(Record excerpts)
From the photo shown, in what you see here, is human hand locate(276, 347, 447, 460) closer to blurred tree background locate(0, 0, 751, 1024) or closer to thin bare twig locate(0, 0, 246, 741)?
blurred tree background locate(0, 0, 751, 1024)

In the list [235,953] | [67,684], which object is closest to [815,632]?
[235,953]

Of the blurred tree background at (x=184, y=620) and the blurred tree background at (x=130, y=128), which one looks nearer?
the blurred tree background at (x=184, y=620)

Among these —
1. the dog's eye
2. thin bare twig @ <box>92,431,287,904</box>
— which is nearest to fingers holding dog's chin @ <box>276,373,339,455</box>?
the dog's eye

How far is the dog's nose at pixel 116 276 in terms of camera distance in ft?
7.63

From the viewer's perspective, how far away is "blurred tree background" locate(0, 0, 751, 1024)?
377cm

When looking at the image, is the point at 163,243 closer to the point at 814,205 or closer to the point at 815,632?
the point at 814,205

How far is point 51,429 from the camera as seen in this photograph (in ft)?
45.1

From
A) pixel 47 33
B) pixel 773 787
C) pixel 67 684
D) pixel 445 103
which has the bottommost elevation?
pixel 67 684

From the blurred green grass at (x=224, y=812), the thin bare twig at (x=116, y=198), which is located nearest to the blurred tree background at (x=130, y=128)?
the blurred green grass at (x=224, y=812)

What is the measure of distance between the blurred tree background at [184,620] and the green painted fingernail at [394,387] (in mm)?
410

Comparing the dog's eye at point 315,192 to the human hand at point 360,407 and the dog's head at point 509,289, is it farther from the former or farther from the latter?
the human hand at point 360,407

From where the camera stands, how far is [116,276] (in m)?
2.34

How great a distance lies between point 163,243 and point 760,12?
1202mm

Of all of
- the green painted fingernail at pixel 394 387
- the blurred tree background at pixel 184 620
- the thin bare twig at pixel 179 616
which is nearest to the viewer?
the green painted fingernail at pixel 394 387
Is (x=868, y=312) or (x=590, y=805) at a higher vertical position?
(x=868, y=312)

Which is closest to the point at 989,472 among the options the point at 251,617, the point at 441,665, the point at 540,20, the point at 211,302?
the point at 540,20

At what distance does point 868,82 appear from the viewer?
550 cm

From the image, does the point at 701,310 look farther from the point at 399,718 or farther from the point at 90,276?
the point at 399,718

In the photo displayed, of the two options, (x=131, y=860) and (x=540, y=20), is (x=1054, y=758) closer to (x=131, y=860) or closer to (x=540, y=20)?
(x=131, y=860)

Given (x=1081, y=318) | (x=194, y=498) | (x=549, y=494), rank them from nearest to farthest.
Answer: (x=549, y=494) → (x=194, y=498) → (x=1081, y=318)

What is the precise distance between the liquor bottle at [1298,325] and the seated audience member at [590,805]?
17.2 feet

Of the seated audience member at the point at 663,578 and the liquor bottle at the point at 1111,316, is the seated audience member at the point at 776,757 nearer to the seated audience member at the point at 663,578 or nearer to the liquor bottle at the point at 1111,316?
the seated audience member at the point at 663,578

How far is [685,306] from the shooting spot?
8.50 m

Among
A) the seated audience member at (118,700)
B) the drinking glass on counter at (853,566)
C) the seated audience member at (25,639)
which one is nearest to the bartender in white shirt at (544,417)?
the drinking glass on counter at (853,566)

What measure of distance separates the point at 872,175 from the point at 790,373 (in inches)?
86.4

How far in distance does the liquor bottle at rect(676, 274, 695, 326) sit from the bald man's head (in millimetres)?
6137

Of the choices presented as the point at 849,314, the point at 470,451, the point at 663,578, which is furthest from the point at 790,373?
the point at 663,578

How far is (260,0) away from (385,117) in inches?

(Given exercise) Find the line with "How far is [685,306] from the shooting spot?" in the listing above, then write out that line and each remaining line exactly, with no other text.

(The solution)
How far is [685,306] from the shooting spot?
8.50 m

Among
A) the seated audience member at (118,700)
B) the drinking glass on counter at (853,566)
C) the seated audience member at (25,639)
which one is nearest to the bartender in white shirt at (544,417)?
the drinking glass on counter at (853,566)

What measure of distance separates the point at 872,175 from the point at 790,373 (in inches)?
86.4

How far in distance does the liquor bottle at rect(676, 274, 695, 326) sit from the bald man's head (in millimetres)?
6137

Of the choices presented as the point at 849,314, the point at 470,451, the point at 663,578, which is furthest from the point at 790,373?
the point at 663,578

How far is (260,0) away from (385,117) in inches?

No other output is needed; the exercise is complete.